Vallow Daybell does not think her mental illness will factor into the trial at all however, because she is certain a jury will find her not guilty.

"Defendant believes that she will be acquitted of all charges and that the penalty phase will not be necessary," say her lawyers in their filing.

The defense team does say that they will present evidence of mental illness at that penalty phase should Vallow Daybell be found guilty by a jury.

Vallow Daybell's lawyers say that "would then be an appropriate time to present the mental illness evidence to the jury in consideration of the potential penalty."

Vallow Daybell and Daybell's alleged beliefs were detailed in a 2021 probable cause affidavit filed by the Chandler Police Department in Arizona detailing Vallow Daybell's alleged involvement in her former husband Charles' death.

"It was discovered that Lori Vallow believed she was an exalted Goddess and she and Chad were directed to lead 144,000 people in preparing for the end of the world," reads the affidavit.

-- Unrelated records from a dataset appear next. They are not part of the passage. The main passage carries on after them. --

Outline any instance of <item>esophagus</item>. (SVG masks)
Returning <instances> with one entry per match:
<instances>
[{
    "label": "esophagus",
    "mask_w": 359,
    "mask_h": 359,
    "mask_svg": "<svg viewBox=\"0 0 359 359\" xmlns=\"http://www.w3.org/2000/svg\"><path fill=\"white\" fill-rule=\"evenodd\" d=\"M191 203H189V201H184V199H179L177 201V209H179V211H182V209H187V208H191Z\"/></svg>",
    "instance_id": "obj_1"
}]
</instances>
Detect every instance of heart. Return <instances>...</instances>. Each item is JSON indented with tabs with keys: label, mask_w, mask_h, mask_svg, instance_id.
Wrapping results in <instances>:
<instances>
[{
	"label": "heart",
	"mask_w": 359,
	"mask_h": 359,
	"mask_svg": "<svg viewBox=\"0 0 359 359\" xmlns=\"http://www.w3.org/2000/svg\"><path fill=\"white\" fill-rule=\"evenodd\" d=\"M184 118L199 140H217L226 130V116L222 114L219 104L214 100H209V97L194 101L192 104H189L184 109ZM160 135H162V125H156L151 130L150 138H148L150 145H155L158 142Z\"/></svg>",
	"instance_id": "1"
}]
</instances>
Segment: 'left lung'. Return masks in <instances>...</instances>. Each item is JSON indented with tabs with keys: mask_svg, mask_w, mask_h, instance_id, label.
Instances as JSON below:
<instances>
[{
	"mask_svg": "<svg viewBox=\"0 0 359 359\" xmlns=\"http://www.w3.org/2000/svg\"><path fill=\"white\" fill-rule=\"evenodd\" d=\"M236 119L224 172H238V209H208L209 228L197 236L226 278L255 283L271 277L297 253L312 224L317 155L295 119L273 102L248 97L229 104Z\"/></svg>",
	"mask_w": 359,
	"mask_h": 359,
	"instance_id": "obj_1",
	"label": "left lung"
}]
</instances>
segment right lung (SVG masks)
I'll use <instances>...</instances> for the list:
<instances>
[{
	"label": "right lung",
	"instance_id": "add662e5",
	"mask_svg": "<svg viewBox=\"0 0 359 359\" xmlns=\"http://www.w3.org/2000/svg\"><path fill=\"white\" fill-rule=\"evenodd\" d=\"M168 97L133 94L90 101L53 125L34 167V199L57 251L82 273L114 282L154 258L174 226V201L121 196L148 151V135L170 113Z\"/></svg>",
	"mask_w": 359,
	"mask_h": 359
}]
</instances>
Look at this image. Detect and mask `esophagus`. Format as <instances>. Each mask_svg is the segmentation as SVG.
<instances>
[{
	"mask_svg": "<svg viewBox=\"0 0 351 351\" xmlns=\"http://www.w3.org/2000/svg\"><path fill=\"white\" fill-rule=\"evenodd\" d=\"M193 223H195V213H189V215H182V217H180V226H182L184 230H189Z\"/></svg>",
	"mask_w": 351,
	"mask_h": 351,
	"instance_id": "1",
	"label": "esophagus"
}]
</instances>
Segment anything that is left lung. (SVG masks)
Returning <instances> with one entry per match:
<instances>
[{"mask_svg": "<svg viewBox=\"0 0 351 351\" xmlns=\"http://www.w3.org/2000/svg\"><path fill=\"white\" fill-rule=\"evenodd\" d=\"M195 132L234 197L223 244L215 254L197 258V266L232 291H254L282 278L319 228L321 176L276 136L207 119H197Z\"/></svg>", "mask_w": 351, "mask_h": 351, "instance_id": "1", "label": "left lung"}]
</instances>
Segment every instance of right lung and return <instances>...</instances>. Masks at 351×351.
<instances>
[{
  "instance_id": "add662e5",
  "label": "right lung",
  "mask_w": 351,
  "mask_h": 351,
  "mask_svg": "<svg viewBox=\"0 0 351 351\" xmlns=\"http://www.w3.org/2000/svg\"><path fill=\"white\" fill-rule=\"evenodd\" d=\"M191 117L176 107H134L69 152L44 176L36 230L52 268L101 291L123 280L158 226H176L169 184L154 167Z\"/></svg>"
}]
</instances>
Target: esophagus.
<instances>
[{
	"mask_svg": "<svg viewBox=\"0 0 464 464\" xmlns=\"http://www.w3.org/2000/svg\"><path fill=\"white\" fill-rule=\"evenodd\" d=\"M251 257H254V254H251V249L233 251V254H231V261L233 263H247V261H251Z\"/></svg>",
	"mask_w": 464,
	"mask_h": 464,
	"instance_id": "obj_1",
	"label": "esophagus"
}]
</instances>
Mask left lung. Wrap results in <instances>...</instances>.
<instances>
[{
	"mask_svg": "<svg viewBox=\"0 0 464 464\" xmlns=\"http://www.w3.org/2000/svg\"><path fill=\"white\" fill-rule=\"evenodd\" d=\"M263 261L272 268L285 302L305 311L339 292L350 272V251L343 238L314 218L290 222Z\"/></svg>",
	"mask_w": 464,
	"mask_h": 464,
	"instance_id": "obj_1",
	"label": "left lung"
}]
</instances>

It goes on to say: "It was discovered that Lori and Chad believed that they had extraordinary abilities. Some of these abilities included the power to teleport and cause harm to others, the ability to call up natural disasters, the ability to pray away demonic spirits attached to others and also visionary capabilities. Because of these abilities provided to them, they felt that they were qualified to tell whether someone had a 'light' or 'dark' scale associated with them. This scale would indicate whether or not they had demonic spirits attached to them."

Among those Vallow Daybell is alleged to have said had a "dark" scale were her ex-husband Charles, JJ, and Tylee, according to the affidavit.

Vallow Daybell submitted an alibi for her children's murders ahead of her trial, which says: "Lori Vallow was in her own apartment in Rexburg, Idaho, when J.J. Vallow and Tylee Ryan died in the apartment of Alex Cox in Rexburg, Idaho. Defendant was with Melanie Gibb, David Warwick, and/or Chad Daybell."

She could be facing the death penalty if convicted of murder.